Friday, September 16, 2005

The most valuable person in the room?

In all organizations, the most valuable person may not be the employee with the shiniest title or resume. Often the most valuable person is someone who has decided to avoid the politics and organizational noise that often go with HR defined leadership positions, and instead concentrate on the tasks that really matter to an organization. Unfortunately, these people may be perceived as "not career oriented" to the untrained eye.

Would the most valuable person in the organization degrade themselves by participating in arduous employee review processes? For example, many organizations have employee review processes that have more paper involved than actual content and true feedback. My review the past two years have both been over 20+ pages and I've not read either of them in full detail. Would the most valuable person in the organization engage themselves in such superfluous activities?

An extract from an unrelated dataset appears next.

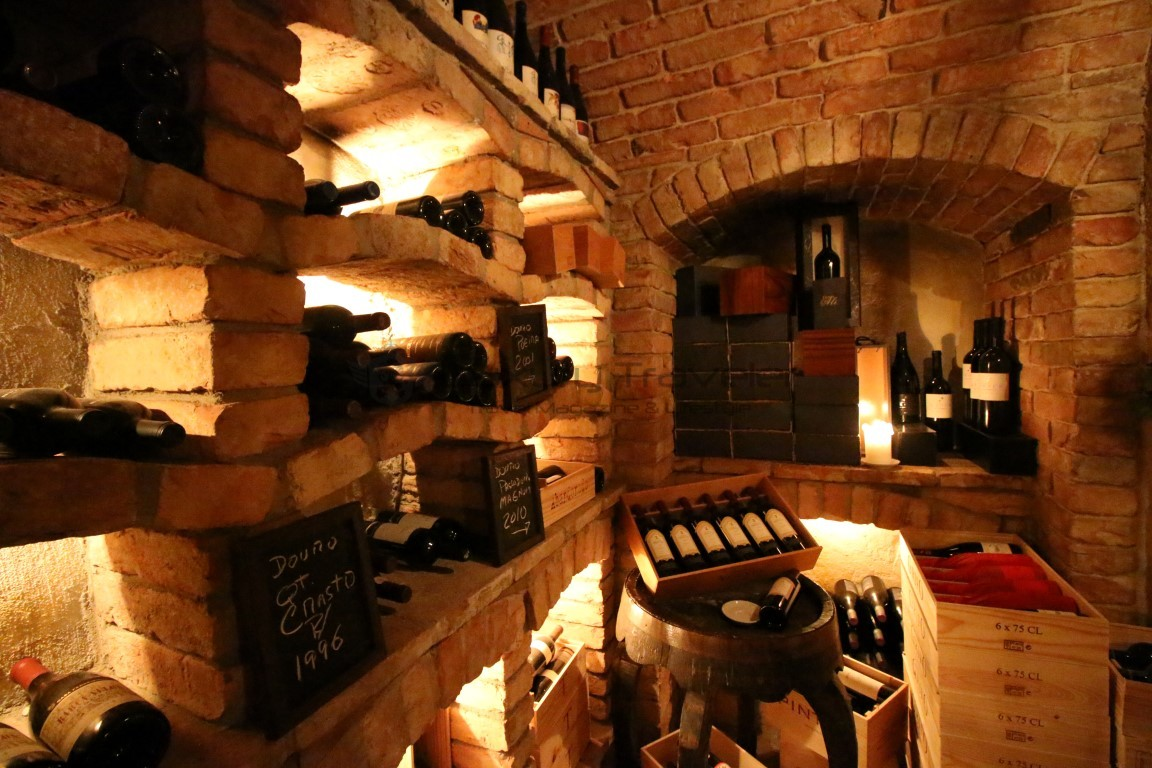 Dinner-Vila_Vita_Parc_Algarve_Restaurant_Wine_Cellar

Would the most valuable person in the organization concentrate on politicking with the various HR defined Stewarts of the organization instead of concentrating on the fundamental organizational objectives? For example, if the neighboring vice president says jump, you force your team to ask "how high" so you "look good" instead of asking "what is the fundamental purpose of the jump and how does it give us a sustained competitive advantage over our competitors."

My whole point is, often the most value people of a organization are not the ones speaking the loudest in the room. They are often people who have decided to not deal with organizational noise and instead work on accomplishing organizational objectives. My hope is all organizations recognize this and ensure that all valuable people are rewarded as handsomely as the suites upstairs.